### What is needed
Match the string "category" against each line below, and copy every line that matches.

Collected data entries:
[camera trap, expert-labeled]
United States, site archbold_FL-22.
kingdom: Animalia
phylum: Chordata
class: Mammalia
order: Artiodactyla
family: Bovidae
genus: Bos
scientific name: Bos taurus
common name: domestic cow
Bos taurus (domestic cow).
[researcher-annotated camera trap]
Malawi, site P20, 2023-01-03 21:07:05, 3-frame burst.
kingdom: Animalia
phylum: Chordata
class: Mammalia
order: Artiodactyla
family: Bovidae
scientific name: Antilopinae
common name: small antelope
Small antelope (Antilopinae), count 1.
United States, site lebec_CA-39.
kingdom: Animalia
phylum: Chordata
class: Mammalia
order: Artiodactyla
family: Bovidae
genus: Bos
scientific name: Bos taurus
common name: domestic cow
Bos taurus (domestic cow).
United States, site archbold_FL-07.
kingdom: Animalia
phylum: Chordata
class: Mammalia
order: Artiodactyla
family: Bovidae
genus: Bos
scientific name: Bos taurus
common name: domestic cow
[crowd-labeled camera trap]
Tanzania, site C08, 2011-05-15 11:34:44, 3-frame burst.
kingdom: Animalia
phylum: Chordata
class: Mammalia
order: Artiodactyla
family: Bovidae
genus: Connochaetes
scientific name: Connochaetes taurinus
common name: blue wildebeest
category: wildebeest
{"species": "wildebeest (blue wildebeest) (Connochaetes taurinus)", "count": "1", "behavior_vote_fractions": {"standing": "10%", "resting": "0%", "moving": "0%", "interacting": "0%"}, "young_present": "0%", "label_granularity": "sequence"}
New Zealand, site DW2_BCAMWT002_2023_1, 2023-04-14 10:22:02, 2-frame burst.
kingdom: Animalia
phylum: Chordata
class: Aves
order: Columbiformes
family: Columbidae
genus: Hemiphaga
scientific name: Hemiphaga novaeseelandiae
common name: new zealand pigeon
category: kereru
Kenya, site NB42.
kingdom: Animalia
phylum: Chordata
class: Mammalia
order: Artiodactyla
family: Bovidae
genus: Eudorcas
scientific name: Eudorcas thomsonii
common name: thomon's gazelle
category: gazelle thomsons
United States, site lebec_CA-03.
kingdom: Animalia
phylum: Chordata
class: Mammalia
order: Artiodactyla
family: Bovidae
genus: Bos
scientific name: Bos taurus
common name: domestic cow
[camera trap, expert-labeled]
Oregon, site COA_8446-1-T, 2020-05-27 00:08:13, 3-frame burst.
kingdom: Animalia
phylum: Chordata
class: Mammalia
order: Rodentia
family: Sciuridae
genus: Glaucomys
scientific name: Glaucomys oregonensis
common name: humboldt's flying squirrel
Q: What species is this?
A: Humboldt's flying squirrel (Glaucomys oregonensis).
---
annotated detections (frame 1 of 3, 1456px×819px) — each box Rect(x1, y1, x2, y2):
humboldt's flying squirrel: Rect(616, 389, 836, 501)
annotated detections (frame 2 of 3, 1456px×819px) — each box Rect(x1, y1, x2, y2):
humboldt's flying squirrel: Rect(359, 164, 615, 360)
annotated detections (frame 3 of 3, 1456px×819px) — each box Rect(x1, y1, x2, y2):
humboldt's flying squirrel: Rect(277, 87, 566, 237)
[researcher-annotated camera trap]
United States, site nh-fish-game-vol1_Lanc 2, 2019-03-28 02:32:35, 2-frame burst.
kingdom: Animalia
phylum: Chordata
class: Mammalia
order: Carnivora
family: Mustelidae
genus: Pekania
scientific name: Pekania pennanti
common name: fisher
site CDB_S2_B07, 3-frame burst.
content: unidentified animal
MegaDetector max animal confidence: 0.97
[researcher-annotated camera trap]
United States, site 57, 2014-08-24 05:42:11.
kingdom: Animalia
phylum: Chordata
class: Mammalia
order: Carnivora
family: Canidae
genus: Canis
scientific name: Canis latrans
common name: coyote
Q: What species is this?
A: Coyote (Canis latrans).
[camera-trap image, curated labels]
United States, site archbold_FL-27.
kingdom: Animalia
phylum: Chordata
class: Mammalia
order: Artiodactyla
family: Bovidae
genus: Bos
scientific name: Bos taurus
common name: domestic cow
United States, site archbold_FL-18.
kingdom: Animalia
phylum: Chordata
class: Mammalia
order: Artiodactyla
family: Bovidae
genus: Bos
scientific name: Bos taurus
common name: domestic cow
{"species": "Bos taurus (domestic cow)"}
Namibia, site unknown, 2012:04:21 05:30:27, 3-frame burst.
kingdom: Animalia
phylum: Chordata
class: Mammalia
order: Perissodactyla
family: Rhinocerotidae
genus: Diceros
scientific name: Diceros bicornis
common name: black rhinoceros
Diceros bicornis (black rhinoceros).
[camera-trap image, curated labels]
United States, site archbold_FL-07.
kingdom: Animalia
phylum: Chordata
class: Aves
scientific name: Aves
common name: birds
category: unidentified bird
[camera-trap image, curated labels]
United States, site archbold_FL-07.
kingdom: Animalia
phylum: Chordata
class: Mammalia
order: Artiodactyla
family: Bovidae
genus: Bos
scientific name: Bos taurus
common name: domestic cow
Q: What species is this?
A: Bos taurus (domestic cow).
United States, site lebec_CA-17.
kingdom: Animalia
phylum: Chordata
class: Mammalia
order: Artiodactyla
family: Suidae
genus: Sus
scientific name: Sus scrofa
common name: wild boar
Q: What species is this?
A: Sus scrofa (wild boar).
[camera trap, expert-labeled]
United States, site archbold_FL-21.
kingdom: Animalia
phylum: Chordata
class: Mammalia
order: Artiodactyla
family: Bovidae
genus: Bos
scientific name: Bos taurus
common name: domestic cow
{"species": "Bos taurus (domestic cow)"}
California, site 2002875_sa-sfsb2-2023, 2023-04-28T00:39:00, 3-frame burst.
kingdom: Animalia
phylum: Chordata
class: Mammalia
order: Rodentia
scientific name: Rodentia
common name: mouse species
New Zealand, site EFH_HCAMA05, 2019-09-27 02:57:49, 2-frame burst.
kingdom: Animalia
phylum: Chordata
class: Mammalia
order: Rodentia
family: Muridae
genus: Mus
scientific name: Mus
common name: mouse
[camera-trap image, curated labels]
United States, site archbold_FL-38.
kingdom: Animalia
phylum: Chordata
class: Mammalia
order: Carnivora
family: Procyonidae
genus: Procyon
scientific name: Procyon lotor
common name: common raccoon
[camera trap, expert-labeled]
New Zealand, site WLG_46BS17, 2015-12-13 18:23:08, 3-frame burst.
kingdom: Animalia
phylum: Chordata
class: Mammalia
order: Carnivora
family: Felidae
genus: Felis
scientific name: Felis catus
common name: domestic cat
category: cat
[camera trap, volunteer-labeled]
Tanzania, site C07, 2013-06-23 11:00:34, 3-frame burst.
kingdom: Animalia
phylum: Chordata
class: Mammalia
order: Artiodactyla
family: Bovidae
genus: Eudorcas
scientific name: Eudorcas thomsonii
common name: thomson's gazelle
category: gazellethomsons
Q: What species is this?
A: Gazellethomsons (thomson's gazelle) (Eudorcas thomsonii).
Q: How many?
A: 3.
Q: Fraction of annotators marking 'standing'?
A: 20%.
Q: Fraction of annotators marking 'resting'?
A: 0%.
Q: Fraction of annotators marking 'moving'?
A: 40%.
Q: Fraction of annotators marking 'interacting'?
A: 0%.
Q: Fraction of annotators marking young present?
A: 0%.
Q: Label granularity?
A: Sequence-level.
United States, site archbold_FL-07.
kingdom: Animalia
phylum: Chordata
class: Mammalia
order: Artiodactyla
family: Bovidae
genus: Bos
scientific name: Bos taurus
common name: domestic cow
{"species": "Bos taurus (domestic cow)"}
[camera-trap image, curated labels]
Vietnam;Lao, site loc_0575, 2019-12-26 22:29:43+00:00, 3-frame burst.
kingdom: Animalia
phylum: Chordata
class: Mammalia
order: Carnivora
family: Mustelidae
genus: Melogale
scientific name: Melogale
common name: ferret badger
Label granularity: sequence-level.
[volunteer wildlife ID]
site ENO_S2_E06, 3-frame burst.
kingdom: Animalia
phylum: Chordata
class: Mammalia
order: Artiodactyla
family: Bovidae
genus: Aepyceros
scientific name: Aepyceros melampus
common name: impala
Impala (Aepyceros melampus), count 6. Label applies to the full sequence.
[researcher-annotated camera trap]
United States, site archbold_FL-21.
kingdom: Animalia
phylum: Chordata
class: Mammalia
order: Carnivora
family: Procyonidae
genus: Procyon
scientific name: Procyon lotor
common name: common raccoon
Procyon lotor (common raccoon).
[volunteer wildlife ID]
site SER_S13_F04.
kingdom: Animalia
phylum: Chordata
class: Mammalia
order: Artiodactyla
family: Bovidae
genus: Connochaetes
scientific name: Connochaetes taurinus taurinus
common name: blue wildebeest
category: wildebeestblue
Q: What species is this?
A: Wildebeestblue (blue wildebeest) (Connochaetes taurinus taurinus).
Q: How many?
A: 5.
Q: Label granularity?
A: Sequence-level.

### Output below
category: wildebeest
category: kereru
category: gazelle thomsons
category: unidentified bird
category: cat
category: gazellethomsons
category: wildebeestblue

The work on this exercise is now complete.